◆ **Stored records**:
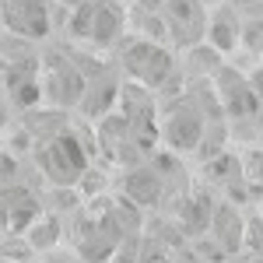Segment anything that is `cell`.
I'll list each match as a JSON object with an SVG mask.
<instances>
[{"instance_id":"cell-5","label":"cell","mask_w":263,"mask_h":263,"mask_svg":"<svg viewBox=\"0 0 263 263\" xmlns=\"http://www.w3.org/2000/svg\"><path fill=\"white\" fill-rule=\"evenodd\" d=\"M207 130V112L190 91L158 102V141L172 155H197Z\"/></svg>"},{"instance_id":"cell-17","label":"cell","mask_w":263,"mask_h":263,"mask_svg":"<svg viewBox=\"0 0 263 263\" xmlns=\"http://www.w3.org/2000/svg\"><path fill=\"white\" fill-rule=\"evenodd\" d=\"M256 207H260V214H263V200H260V203H256Z\"/></svg>"},{"instance_id":"cell-13","label":"cell","mask_w":263,"mask_h":263,"mask_svg":"<svg viewBox=\"0 0 263 263\" xmlns=\"http://www.w3.org/2000/svg\"><path fill=\"white\" fill-rule=\"evenodd\" d=\"M42 263H84L78 253H67V249H53V253H46Z\"/></svg>"},{"instance_id":"cell-15","label":"cell","mask_w":263,"mask_h":263,"mask_svg":"<svg viewBox=\"0 0 263 263\" xmlns=\"http://www.w3.org/2000/svg\"><path fill=\"white\" fill-rule=\"evenodd\" d=\"M84 0H53V7H57V11H63V14H67V11H74V7H81Z\"/></svg>"},{"instance_id":"cell-4","label":"cell","mask_w":263,"mask_h":263,"mask_svg":"<svg viewBox=\"0 0 263 263\" xmlns=\"http://www.w3.org/2000/svg\"><path fill=\"white\" fill-rule=\"evenodd\" d=\"M39 81H42V105L46 109H78L84 95V70L81 60L74 53L70 42L63 46H46L42 49V70H39Z\"/></svg>"},{"instance_id":"cell-16","label":"cell","mask_w":263,"mask_h":263,"mask_svg":"<svg viewBox=\"0 0 263 263\" xmlns=\"http://www.w3.org/2000/svg\"><path fill=\"white\" fill-rule=\"evenodd\" d=\"M224 263H239V260H235V256H232V260H224Z\"/></svg>"},{"instance_id":"cell-12","label":"cell","mask_w":263,"mask_h":263,"mask_svg":"<svg viewBox=\"0 0 263 263\" xmlns=\"http://www.w3.org/2000/svg\"><path fill=\"white\" fill-rule=\"evenodd\" d=\"M25 242H28L32 253H39V256L60 249V242H63V218L53 214V211H42L39 218L25 228Z\"/></svg>"},{"instance_id":"cell-7","label":"cell","mask_w":263,"mask_h":263,"mask_svg":"<svg viewBox=\"0 0 263 263\" xmlns=\"http://www.w3.org/2000/svg\"><path fill=\"white\" fill-rule=\"evenodd\" d=\"M158 14L165 21V39L176 53L207 39V0H162Z\"/></svg>"},{"instance_id":"cell-6","label":"cell","mask_w":263,"mask_h":263,"mask_svg":"<svg viewBox=\"0 0 263 263\" xmlns=\"http://www.w3.org/2000/svg\"><path fill=\"white\" fill-rule=\"evenodd\" d=\"M0 32L32 42H49L60 32L53 0H0Z\"/></svg>"},{"instance_id":"cell-1","label":"cell","mask_w":263,"mask_h":263,"mask_svg":"<svg viewBox=\"0 0 263 263\" xmlns=\"http://www.w3.org/2000/svg\"><path fill=\"white\" fill-rule=\"evenodd\" d=\"M60 32L74 46L112 53L116 42L130 32V7H126V0H84L81 7L67 11Z\"/></svg>"},{"instance_id":"cell-2","label":"cell","mask_w":263,"mask_h":263,"mask_svg":"<svg viewBox=\"0 0 263 263\" xmlns=\"http://www.w3.org/2000/svg\"><path fill=\"white\" fill-rule=\"evenodd\" d=\"M112 60H116V67H120V74L126 81H137L144 88H151V91L165 88L179 74V53L172 46L144 39V35H134V32H126L116 42Z\"/></svg>"},{"instance_id":"cell-3","label":"cell","mask_w":263,"mask_h":263,"mask_svg":"<svg viewBox=\"0 0 263 263\" xmlns=\"http://www.w3.org/2000/svg\"><path fill=\"white\" fill-rule=\"evenodd\" d=\"M91 147L78 130H53L49 137L35 141V168L49 186H78L81 176L91 168Z\"/></svg>"},{"instance_id":"cell-8","label":"cell","mask_w":263,"mask_h":263,"mask_svg":"<svg viewBox=\"0 0 263 263\" xmlns=\"http://www.w3.org/2000/svg\"><path fill=\"white\" fill-rule=\"evenodd\" d=\"M211 84H214V95L221 102L228 123L263 116L260 99H256V91H253V84H249V74H246L242 67H235V60H224L221 67H218V74L211 78Z\"/></svg>"},{"instance_id":"cell-10","label":"cell","mask_w":263,"mask_h":263,"mask_svg":"<svg viewBox=\"0 0 263 263\" xmlns=\"http://www.w3.org/2000/svg\"><path fill=\"white\" fill-rule=\"evenodd\" d=\"M239 39H242V18L235 11V4L232 0H207V42L224 57H235Z\"/></svg>"},{"instance_id":"cell-14","label":"cell","mask_w":263,"mask_h":263,"mask_svg":"<svg viewBox=\"0 0 263 263\" xmlns=\"http://www.w3.org/2000/svg\"><path fill=\"white\" fill-rule=\"evenodd\" d=\"M176 263H207V260H203L193 246H179V249H176Z\"/></svg>"},{"instance_id":"cell-9","label":"cell","mask_w":263,"mask_h":263,"mask_svg":"<svg viewBox=\"0 0 263 263\" xmlns=\"http://www.w3.org/2000/svg\"><path fill=\"white\" fill-rule=\"evenodd\" d=\"M120 193H123L130 203H137L141 211H151V207H158L162 200H168V186H165L162 172H158V165L151 162V155H147L144 162L130 165V168H123V176H120Z\"/></svg>"},{"instance_id":"cell-11","label":"cell","mask_w":263,"mask_h":263,"mask_svg":"<svg viewBox=\"0 0 263 263\" xmlns=\"http://www.w3.org/2000/svg\"><path fill=\"white\" fill-rule=\"evenodd\" d=\"M242 232H246V207L235 200H218L214 203V214L207 224V235L221 246L228 256H239L242 253Z\"/></svg>"}]
</instances>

◆ **Required work**: Render everything from the start of the rows down to the line containing "<instances>" as a numbered list, with blank lines omitted and the pictures left out.

◆ **Exercise response**:
1. Segment anything that is `cell`.
2. I'll list each match as a JSON object with an SVG mask.
3. <instances>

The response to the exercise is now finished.